• **Task goal**: Rewrite the material below as a Markdown table with two columns, Row and Line, giving each non-blank line its own numbered row in order.

• **Data provided**:
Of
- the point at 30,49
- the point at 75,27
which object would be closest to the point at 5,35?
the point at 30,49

• **Response to the task**:
| Row | Line |
|---|---|
| 1 | Of |
| 2 | - the point at 30,49 |
| 3 | - the point at 75,27 |
| 4 | which object would be closest to the point at 5,35? |
| 5 | the point at 30,49 |